Mike is quite taken with their religion, and since it is portrayed so unflatteringly, we are led to wonder if Mike is merely naïve, or if he is perceiving a beauty that we—and Jubal, the consciousness through whom much of the narrative is filtered—are overlooking. This ambiguity will haunt him for the rest of the novel, and stands as one of the most intriguing questions that the story poses. Mike's fascination with the beauty of money also strikes an ambiguous chord. Certainly our culture tends to look on money as a thing of utility, not beauty. But Mike perceives money not from the human perspective, as something for which we are often forced to struggle and fight for, but rather from a cosmic perspective, as a connective tissue which, for better or worse, joins much of humanity together. This intriguing and valid way of thinking of money suggests that Mike's Martian perspective on other aspects of human culture might be equally valuable.
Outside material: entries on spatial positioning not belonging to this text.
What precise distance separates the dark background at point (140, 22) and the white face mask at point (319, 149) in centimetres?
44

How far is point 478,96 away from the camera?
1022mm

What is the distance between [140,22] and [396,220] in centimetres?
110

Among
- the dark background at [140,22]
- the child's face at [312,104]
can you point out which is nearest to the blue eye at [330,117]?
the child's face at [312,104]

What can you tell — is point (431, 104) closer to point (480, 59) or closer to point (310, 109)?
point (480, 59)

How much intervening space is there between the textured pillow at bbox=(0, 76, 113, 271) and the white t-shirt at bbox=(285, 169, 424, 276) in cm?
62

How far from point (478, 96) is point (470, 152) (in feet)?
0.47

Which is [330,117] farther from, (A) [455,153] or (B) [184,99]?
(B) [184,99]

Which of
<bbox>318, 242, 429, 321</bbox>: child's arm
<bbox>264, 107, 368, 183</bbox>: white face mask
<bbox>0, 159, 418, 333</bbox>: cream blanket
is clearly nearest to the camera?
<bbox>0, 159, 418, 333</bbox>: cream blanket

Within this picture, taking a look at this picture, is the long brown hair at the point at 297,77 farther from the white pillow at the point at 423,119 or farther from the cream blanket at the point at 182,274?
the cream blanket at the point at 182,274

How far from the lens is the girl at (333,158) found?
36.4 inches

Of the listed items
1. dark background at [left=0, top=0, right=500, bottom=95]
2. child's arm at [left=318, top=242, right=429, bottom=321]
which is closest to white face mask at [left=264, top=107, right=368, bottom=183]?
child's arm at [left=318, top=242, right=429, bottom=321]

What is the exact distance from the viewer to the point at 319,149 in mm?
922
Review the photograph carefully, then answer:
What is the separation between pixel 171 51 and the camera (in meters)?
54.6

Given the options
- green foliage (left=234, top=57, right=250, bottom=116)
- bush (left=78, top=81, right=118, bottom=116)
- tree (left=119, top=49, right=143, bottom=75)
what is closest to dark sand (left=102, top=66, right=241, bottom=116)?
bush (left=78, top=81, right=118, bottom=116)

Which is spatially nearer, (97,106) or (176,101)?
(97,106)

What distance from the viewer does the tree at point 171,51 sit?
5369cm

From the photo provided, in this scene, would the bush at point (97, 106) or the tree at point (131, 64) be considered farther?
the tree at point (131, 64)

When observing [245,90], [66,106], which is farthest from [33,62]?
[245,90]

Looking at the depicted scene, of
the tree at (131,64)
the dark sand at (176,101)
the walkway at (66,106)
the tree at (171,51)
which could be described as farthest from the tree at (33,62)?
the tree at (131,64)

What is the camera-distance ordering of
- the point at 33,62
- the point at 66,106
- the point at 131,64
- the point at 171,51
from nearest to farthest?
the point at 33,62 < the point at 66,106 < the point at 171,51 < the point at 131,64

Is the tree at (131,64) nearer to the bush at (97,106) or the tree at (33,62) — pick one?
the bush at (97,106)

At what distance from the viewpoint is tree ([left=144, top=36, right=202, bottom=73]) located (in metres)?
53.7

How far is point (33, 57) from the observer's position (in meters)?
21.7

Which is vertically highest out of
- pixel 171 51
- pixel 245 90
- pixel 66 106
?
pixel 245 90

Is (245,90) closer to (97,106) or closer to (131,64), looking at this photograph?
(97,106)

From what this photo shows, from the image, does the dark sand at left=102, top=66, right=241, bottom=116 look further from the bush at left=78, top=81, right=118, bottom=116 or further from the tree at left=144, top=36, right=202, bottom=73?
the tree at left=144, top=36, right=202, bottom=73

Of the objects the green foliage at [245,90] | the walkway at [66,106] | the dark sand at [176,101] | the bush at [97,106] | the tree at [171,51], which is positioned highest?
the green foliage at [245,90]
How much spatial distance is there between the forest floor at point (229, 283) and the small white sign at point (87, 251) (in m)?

Regardless of Mike's ability to perceive beauty in odd places, Bishop Digby is clearly not a trustworthy character. The way he slyly is able to sneak Mike away from Jubal and Jill—and then lock the door—is the act of a con man. Digby does not tell Jubal and Jill that he needs a moment with Mike alone, but merely finds an opportune moment to abscond with him. Interestingly, Heinlein's narration leaves us on the outside of that door, with Jubal and Jill, while Digby makes whatever appeal he has prepared for Mike. We can safely presume that Digby tried to win Mike over to the cause of the Fosterites, but what exactly occurs in that meeting will prove to be one of the plot's great mysteries as it unfolds in future chapters.